Это и есть такая тактика, когда вы провоцируете противника на действия либо несоразмерные, либо очень чувствительные. Вы готовы нести определенные жертвы, но не вы лично, а, скажем, с вашей стороны готовы пойти на определенные жертвы. Главное, чтобы противник поддался на эту провокацию, а вы затем смогли бы эксплуатировать ее результаты. 

А президент России Владимир Путин на это не ведется, и того эффекта, который ожидали украинцы, нет. 
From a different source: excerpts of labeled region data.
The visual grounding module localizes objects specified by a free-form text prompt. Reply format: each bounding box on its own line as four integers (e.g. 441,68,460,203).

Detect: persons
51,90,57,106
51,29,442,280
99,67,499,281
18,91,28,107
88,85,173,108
Например, в России многие люди, которые следят за конфликтом, за переговорами и пишут об этом, блогеры – говорили, что в этих условиях мы не можем вести переговоры, нужно от них отказаться, делегация либо не должна лететь в Стамбул, либо, прилетев в Стамбул, должна, условно говоря, плюнуть в лицо противоположной стороне и тут же улететь назад. 

Но это было бы выгодно украинской стороне, потому что тем самым она смогла бы аргументировать, что Россия не является договороспособной страной, что она не заинтересована в мире и так далее.

Это невыгодно России, поэтому Россия так и не поступила. Россия в этих обстоятельствах не потеряла голову. Но в то же время президент Путин сказал Трампу, то Россия ответит, и ответ будет жестким.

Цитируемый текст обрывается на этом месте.